Math Help - Find the indicated trig function PLZ HELP!

1. Find the indicated trig function PLZ HELP!

Find the indicated trig function of
θ, if θ is an angle in standard position with the terminal side defined by the given

point.
(12, 16); Find cos
θ.

answer is 4 over 5 but how do i find this?

2. Originally Posted by HelpMePleaseFriend
Find the indicated trig function of

θ, if θ is an angle in standard position with the terminal side defined by the given

point.
(12, 16); Find cos θ.

answer is 4 over 5 but how do i find this?

(x,y) ---> (12,16) so 12 is your x value and 16 is your y value.

Plot this point on a unit circle and connect the center to the point. The angle from the horizontal x axis to the line is θ.

Have you ever learned SOHCAHTOA

since you are dealing with cos, you want to know that cos is adjacent/hypothesis.

In this instant, the hypothesis is the line you drew on the unit circle. To find it, we use the pathagorean theorem a^2 + b^2 = c^2.

12^2 + 16^2 = 400

take the square root to get c, which = 20

now is when we look back to cos = adjacent / hypothesis

the adjacent value is 16, while the hypothesis value is 20.

16/20 is your answer, but when you simplify (both have multiples of 4 so divide both the numerator and denominator by this)

AND AS YOU SAID...

3. so if...

if the given numbers were lets say

(14,18)

i would do 14^2 = 196
18^2 = 324
= 520

then sqaure root of 520 = 22.8 ? i'd round to 23?

then fnd square root of 23 and 18

square root of 23 comes to 4.795 would i round to 4.8 or 5

square root of 18 = 4.24 so 4

answer would be 5 over 4?

nevermind that's wrong >_< i was doing square root. 23 is not divisable by anything >_< grrr i'm confused.

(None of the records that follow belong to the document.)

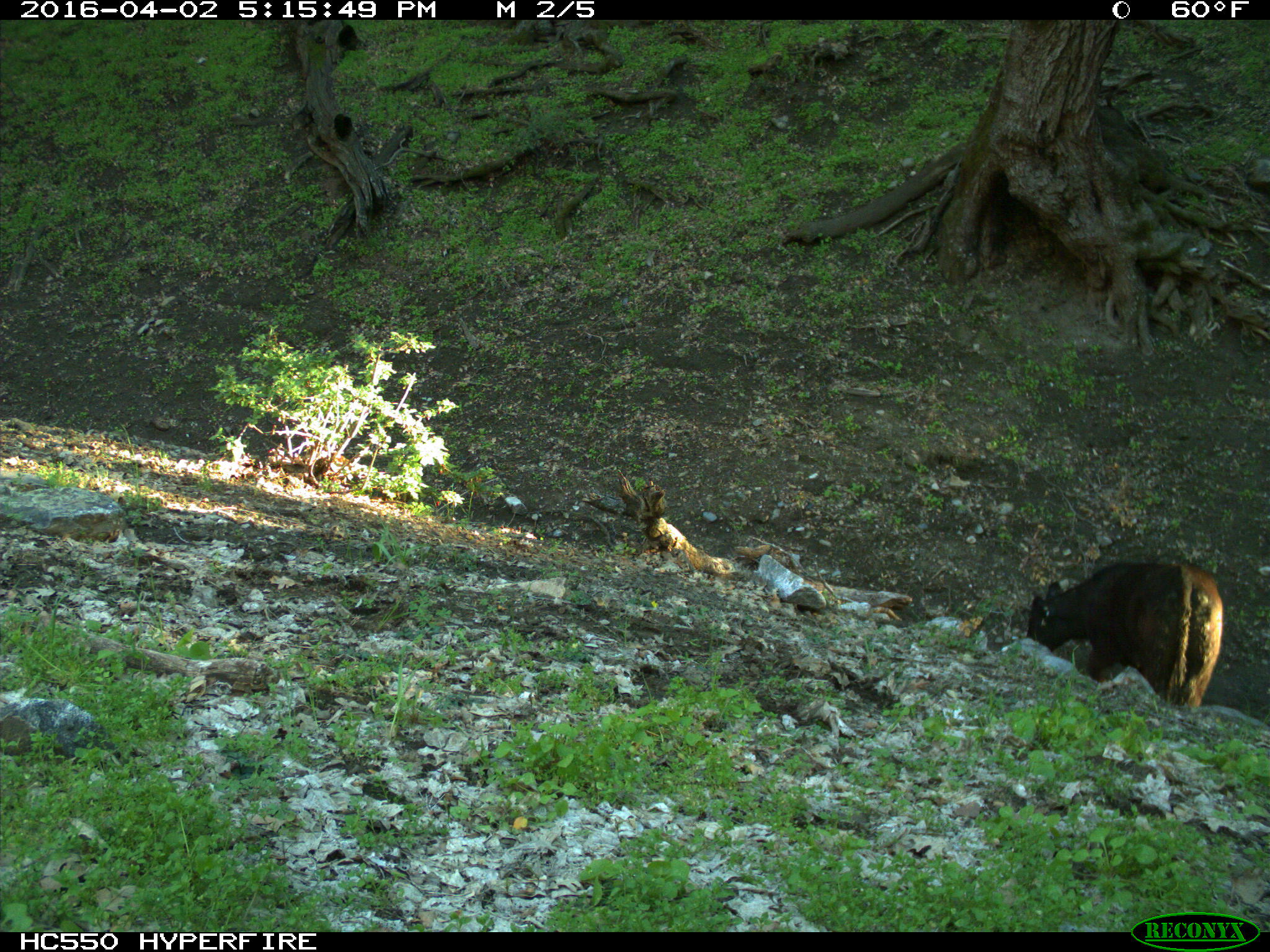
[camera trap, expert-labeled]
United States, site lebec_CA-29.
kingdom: Animalia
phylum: Chordata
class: Mammalia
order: Artiodactyla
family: Bovidae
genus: Bos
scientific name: Bos taurus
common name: domestic cow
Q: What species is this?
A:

i understand going through the first one... but no this one. i just gave 23 and 18 as an example but it doesn't seem possible to do?

4. if you have (14,18)
then your hypotenuse will be ~22.80
i don't recommend rounding down at this point.

so your cos θ will be 18/22.80 ~ 0.789

Note: when using trig functions, for cos θ & sin θ it is not possible for it to be greater than 1 unless you're using imaginary numbers which i doubt you're doing.